■ Instruções da tarefa ■
Segundo o texto sobre Sartre, em que momento o homem constrói a sua própria essência?

■ Texto de leitura ■

Portanto, a Essência do abridor de carta veio antes de sua Existência.

Porém, no caso do homem é diferente, pois como não existe um “Deus demiurgo” que possa ter planejado, ou definido uma finalidade, ou uma essência para o homem, conclui-se que o mesmo existe por mero acaso, sem uma finalidade definida, sem qualquer essência. Ao contrário do abridor de cartas, cabe ao homem construir ele próprio a “sua essência” e assim ter a ilusão de não ser contingente* (ie, ser algo que pode ou não existir sem que isso altere o Universo), de não ser um mero acaso.

Portanto, no caso dos Seres humanos, a Existência veio antes que a Essência.

Essa condição, aliás, pode ser comprovada pela própria liberdade de ação que cada indivíduo usufrui, exceto, é óbvio, pelas limitações da natureza e pelas imposições sociais, as quais, contudo, só são restritivas ao nível individual, já que elas só existem porque foram criadas pela coletividade humana.

O Ateísmo e a negação da essência.

Nota-se no parágrafo anterior o quão forte é a conexão entre o Ateísmo* e a ideia de que a existência humana precede a sua essência.

NOTA do AUTOR – Ateísmo*: como se sabe, é a doutrina filosófica que nega a existência de um “Ser supremo”. Principalmente, se o Mesmo for dotado dos atributos que as religiões lhes outorgam.  

E justamente por isso, SARTRE dedicou grande parte dos seus esforços para demonstrar que o inverso é apenas o resultado da crença em teorias religiosas que são articuladas através da analogia com os trabalhos que o próprio homem realiza.

Como a maioria acredita na existência de um “ente supremo”, também acredita que “Ele” primeiro planeja o que irá construir, para só depois concretizá-lo. Julga que ocorra na “mente de Deus” o mesmo que acontece na sua e a partir dessa tosca dedução deixa de ter dúvidas de que o homem foi planejado e só depois construído. Ou, que tenha uma “essência humana”.

Construindo a própria essência.

Todavia, para SARTRE, essa é um equivoco típico de nossas possibilidades intelectuais, através das quais só conseguimos “compreender” algo se a ele assimilarmos alguma coisa conhecida.

No entanto, para ele, é possível que exista uma “essência humana”, mas esta depende de que o próprio homem a construa; e isso ocorre quando ele estabelece metas e objetivos para si mesmo, o que forja uma finalidade para a sua existência. Viver, então, passa a ter algum sentido, algum significado.

■ Extrato de dados ■
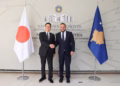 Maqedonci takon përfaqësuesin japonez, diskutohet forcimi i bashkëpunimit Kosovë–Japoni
---
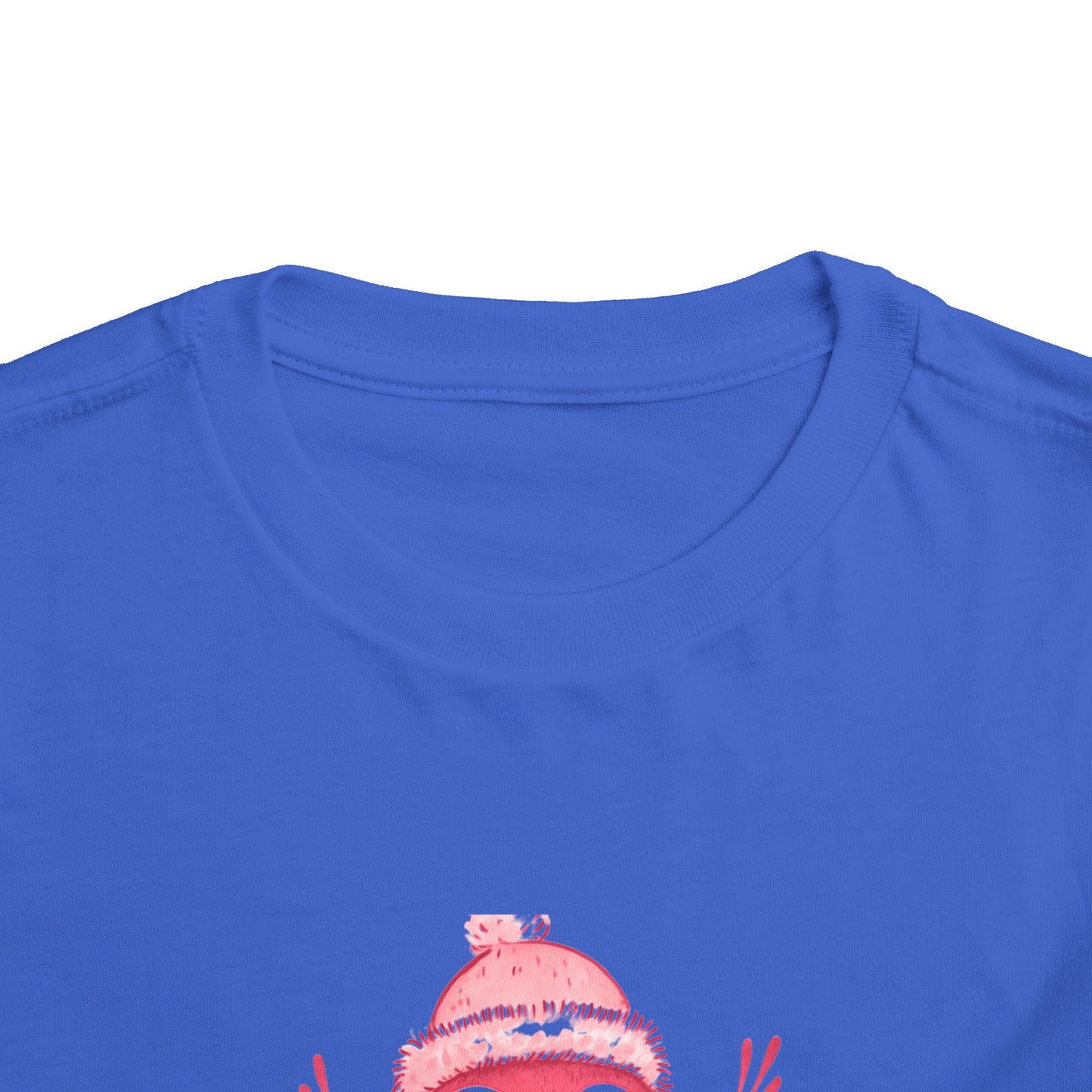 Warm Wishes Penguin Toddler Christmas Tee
--
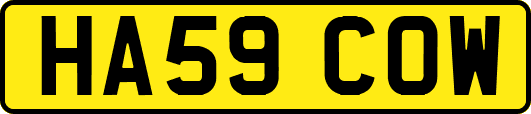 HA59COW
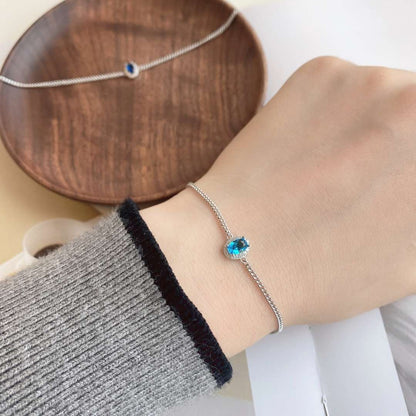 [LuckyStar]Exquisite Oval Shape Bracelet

■ Solução do problema ■
Quando estabelece metas e objetivos para si mesmo, forjando uma finalidade para a sua existência.